Exercise instructions: Everything from the line holding "Russia builds new" through the final line of the entries below is to be duplicated exactly, and nothing outside that span.

Data in this exercise:
■ ■ ■

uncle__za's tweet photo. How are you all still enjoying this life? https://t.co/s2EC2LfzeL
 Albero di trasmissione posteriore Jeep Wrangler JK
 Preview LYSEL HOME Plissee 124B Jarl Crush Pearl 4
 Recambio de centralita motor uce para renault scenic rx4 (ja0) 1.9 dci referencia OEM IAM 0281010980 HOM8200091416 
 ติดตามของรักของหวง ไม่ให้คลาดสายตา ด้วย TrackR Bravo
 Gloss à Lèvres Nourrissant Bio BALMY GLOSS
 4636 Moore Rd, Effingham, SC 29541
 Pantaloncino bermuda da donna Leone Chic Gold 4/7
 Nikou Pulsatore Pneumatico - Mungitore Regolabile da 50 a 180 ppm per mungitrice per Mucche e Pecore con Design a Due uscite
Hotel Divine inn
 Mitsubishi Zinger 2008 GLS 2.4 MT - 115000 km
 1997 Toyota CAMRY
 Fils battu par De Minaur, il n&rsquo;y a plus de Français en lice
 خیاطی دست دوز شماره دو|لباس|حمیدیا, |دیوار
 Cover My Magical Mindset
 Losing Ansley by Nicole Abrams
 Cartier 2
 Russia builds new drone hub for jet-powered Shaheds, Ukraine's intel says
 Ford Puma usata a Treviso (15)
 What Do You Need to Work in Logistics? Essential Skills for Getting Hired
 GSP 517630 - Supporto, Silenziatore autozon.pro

■ ■ ■

Written solution:
 Russia builds new drone hub for jet-powered Shaheds, Ukraine's intel says
 Ford Puma usata a Treviso (15)
 What Do You Need to Work in Logistics? Essential Skills for Getting Hired
 GSP 517630 - Supporto, Silenziatore autozon.pro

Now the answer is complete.